Given problem
Go through the records and rename "wooden support post" to "wooden fence post" every time it appears, keeping all other text the same.

Data section
···
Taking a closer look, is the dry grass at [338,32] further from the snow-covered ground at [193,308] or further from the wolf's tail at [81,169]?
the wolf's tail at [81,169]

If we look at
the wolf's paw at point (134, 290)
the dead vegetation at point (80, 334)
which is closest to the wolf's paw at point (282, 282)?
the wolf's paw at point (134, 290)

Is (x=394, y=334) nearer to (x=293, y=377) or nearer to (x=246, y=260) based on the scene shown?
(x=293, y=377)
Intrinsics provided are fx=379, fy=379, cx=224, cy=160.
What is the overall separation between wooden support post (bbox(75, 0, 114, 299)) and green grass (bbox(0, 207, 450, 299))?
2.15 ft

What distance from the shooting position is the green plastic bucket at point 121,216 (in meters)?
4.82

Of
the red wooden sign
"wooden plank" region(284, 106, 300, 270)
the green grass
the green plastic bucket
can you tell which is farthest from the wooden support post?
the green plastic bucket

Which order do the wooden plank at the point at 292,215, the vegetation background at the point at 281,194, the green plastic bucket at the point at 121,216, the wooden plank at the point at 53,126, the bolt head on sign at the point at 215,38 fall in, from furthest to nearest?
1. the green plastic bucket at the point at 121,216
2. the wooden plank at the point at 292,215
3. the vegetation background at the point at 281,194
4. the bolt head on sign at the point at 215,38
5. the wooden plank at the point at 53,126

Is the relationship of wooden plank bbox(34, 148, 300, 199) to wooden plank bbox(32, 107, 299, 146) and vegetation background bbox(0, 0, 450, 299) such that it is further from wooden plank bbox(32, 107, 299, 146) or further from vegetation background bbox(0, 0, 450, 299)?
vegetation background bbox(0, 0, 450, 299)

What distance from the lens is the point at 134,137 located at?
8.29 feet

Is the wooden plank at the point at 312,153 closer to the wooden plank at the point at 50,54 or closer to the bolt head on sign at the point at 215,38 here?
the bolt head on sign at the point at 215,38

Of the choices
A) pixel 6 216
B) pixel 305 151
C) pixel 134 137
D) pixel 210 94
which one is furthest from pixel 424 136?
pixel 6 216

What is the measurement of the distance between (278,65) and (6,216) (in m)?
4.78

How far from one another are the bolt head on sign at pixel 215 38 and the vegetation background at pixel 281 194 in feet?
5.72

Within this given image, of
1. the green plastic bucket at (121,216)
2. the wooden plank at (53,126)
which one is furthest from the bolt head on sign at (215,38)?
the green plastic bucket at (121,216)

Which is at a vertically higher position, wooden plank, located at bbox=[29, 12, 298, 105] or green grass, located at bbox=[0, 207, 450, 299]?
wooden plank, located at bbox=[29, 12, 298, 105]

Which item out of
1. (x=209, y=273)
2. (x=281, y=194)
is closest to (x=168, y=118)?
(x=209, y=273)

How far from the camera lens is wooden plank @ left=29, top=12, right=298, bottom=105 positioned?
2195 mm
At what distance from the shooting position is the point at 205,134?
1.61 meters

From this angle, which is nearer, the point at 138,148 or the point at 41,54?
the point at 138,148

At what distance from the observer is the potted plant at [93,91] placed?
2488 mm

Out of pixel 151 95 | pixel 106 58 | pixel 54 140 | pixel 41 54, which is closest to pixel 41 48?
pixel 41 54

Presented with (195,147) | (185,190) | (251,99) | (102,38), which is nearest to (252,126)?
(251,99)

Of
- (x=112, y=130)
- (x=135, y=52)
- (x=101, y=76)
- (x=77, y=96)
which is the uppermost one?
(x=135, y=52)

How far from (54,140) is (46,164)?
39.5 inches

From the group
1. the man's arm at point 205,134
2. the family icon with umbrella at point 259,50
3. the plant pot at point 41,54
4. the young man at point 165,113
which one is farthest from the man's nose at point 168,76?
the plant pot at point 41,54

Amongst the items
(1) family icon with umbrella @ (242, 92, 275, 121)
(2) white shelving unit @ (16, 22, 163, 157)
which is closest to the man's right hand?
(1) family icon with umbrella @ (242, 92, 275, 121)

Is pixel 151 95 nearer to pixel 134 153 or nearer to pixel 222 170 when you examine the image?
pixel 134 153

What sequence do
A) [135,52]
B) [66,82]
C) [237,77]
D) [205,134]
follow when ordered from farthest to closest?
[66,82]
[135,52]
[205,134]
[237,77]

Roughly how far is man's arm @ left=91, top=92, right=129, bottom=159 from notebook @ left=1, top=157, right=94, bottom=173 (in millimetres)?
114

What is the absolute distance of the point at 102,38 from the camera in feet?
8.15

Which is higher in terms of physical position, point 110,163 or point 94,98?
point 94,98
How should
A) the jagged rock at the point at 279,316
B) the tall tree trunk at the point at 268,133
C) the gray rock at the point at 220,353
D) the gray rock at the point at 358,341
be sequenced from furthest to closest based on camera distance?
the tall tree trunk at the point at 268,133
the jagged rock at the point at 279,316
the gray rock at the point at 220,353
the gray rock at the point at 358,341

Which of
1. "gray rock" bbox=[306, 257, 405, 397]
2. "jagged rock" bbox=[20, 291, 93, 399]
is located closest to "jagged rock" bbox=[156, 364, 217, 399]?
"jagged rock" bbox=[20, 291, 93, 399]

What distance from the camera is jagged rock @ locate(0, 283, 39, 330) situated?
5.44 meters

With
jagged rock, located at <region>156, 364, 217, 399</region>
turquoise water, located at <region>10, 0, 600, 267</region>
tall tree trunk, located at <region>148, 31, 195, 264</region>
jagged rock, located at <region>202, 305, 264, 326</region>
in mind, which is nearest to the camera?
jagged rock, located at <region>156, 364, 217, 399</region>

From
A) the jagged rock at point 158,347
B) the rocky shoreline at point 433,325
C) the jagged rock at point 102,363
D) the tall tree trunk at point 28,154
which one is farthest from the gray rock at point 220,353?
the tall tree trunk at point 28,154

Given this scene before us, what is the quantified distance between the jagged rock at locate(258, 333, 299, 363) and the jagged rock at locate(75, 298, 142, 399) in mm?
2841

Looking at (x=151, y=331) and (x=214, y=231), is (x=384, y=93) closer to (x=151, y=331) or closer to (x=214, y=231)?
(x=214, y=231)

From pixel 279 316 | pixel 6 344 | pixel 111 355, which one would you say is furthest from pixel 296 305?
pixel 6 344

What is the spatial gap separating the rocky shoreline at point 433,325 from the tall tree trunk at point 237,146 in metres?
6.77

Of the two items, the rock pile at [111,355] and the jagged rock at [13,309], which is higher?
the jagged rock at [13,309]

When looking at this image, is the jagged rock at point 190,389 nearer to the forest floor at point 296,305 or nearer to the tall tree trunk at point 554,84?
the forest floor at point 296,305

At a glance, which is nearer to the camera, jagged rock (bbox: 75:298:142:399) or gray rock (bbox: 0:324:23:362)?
···
Exercise answer
Taking a closer look, is the dry grass at [338,32] further from the snow-covered ground at [193,308] or further from the wolf's tail at [81,169]?
the wolf's tail at [81,169]

If we look at
the wolf's paw at point (134, 290)
the dead vegetation at point (80, 334)
which is closest to the wolf's paw at point (282, 282)?
the wolf's paw at point (134, 290)

Is (x=394, y=334) nearer to (x=293, y=377) or nearer to (x=246, y=260) based on the scene shown?
(x=293, y=377)
Intrinsics provided are fx=379, fy=379, cx=224, cy=160.
What is the overall separation between wooden fence post (bbox(75, 0, 114, 299)) and green grass (bbox(0, 207, 450, 299))?
2.15 ft

What distance from the shooting position is the green plastic bucket at point 121,216 (in meters)?
4.82

Of
the red wooden sign
"wooden plank" region(284, 106, 300, 270)
the green grass
the green plastic bucket
can you tell which is farthest from the wooden fence post?
the green plastic bucket

Which order do the wooden plank at the point at 292,215, the vegetation background at the point at 281,194, the green plastic bucket at the point at 121,216, the wooden plank at the point at 53,126, the bolt head on sign at the point at 215,38 fall in, from furthest to nearest?
1. the green plastic bucket at the point at 121,216
2. the wooden plank at the point at 292,215
3. the vegetation background at the point at 281,194
4. the bolt head on sign at the point at 215,38
5. the wooden plank at the point at 53,126

Is the relationship of wooden plank bbox(34, 148, 300, 199) to wooden plank bbox(32, 107, 299, 146) and vegetation background bbox(0, 0, 450, 299) such that it is further from wooden plank bbox(32, 107, 299, 146) or further from vegetation background bbox(0, 0, 450, 299)?
vegetation background bbox(0, 0, 450, 299)

What distance from the lens is the point at 134,137 located at?
8.29 feet

Is the wooden plank at the point at 312,153 closer to the wooden plank at the point at 50,54 or closer to the bolt head on sign at the point at 215,38 here?
the bolt head on sign at the point at 215,38

Of the choices
A) pixel 6 216
B) pixel 305 151
C) pixel 134 137
D) pixel 210 94
which one is furthest from pixel 424 136?
pixel 6 216

What is the measurement of the distance between (278,65) and (6,216) (in m)?
4.78

How far from one another are the bolt head on sign at pixel 215 38 and the vegetation background at pixel 281 194 in feet?
5.72

Within this given image, of
1. the green plastic bucket at (121,216)
2. the wooden plank at (53,126)
which one is furthest from the bolt head on sign at (215,38)?
the green plastic bucket at (121,216)

Which is at a vertically higher position, wooden plank, located at bbox=[29, 12, 298, 105] or green grass, located at bbox=[0, 207, 450, 299]?
wooden plank, located at bbox=[29, 12, 298, 105]

Which item out of
1. (x=209, y=273)
2. (x=281, y=194)
is closest to (x=168, y=118)?
(x=209, y=273)

How far from the camera lens is wooden plank @ left=29, top=12, right=298, bottom=105 positioned?
2195 mm
At what distance from the shooting position is the point at 205,134?
1.61 meters

From this angle, which is nearer, the point at 138,148 or the point at 41,54?
the point at 138,148

At what distance from the observer is the potted plant at [93,91] placed?
2488 mm

Out of pixel 151 95 | pixel 106 58 | pixel 54 140 | pixel 41 54, which is closest to pixel 41 48?
pixel 41 54

Presented with (195,147) | (185,190) | (251,99) | (102,38), which is nearest to (252,126)?
(251,99)

Of
- (x=112, y=130)
- (x=135, y=52)
- (x=101, y=76)
- (x=77, y=96)
which is the uppermost one?
(x=135, y=52)

How far from (54,140) is (46,164)?
39.5 inches

From the group
1. the man's arm at point 205,134
2. the family icon with umbrella at point 259,50
3. the plant pot at point 41,54
4. the young man at point 165,113
which one is farthest from the man's nose at point 168,76?
the plant pot at point 41,54

Amongst the items
(1) family icon with umbrella @ (242, 92, 275, 121)
(2) white shelving unit @ (16, 22, 163, 157)
which is closest to the man's right hand?
(1) family icon with umbrella @ (242, 92, 275, 121)

Is pixel 151 95 nearer to pixel 134 153 or nearer to pixel 222 170 when you examine the image?
pixel 134 153

What sequence do
A) [135,52]
B) [66,82]
C) [237,77]
D) [205,134]
follow when ordered from farthest to closest?
[66,82]
[135,52]
[205,134]
[237,77]

Roughly how far is man's arm @ left=91, top=92, right=129, bottom=159 from notebook @ left=1, top=157, right=94, bottom=173 (in millimetres)?
114

What is the absolute distance of the point at 102,38 from the camera in feet?
8.15

Which is higher in terms of physical position, point 110,163 or point 94,98?
point 94,98
How should
A) the jagged rock at the point at 279,316
B) the tall tree trunk at the point at 268,133
C) the gray rock at the point at 220,353
D) the gray rock at the point at 358,341
be sequenced from furthest to closest based on camera distance?
the tall tree trunk at the point at 268,133
the jagged rock at the point at 279,316
the gray rock at the point at 220,353
the gray rock at the point at 358,341

Which of
1. "gray rock" bbox=[306, 257, 405, 397]
2. "jagged rock" bbox=[20, 291, 93, 399]
is located closest to "jagged rock" bbox=[156, 364, 217, 399]?
"jagged rock" bbox=[20, 291, 93, 399]

What distance from the camera is jagged rock @ locate(0, 283, 39, 330) situated?
5.44 meters

With
jagged rock, located at <region>156, 364, 217, 399</region>
turquoise water, located at <region>10, 0, 600, 267</region>
tall tree trunk, located at <region>148, 31, 195, 264</region>
jagged rock, located at <region>202, 305, 264, 326</region>
in mind, which is nearest to the camera?
jagged rock, located at <region>156, 364, 217, 399</region>

From
A) the jagged rock at point 158,347
B) the rocky shoreline at point 433,325
C) the jagged rock at point 102,363
D) the tall tree trunk at point 28,154
which one is farthest from the gray rock at point 220,353?
the tall tree trunk at point 28,154

Given this scene before us, what is the quantified distance between the jagged rock at locate(258, 333, 299, 363) and the jagged rock at locate(75, 298, 142, 399) in mm?
2841

Looking at (x=151, y=331) and (x=214, y=231), is (x=384, y=93) closer to (x=151, y=331) or closer to (x=214, y=231)?
(x=214, y=231)

From pixel 279 316 | pixel 6 344 | pixel 111 355, which one would you say is furthest from pixel 296 305?
pixel 6 344

What is the spatial gap separating the rocky shoreline at point 433,325 from the tall tree trunk at point 237,146 in metres?
6.77

Of the two items, the rock pile at [111,355] and the jagged rock at [13,309], which is higher?
the jagged rock at [13,309]

When looking at this image, is the jagged rock at point 190,389 nearer to the forest floor at point 296,305 or nearer to the tall tree trunk at point 554,84?
the forest floor at point 296,305

At a glance, which is nearer to the camera, jagged rock (bbox: 75:298:142:399) or gray rock (bbox: 0:324:23:362)?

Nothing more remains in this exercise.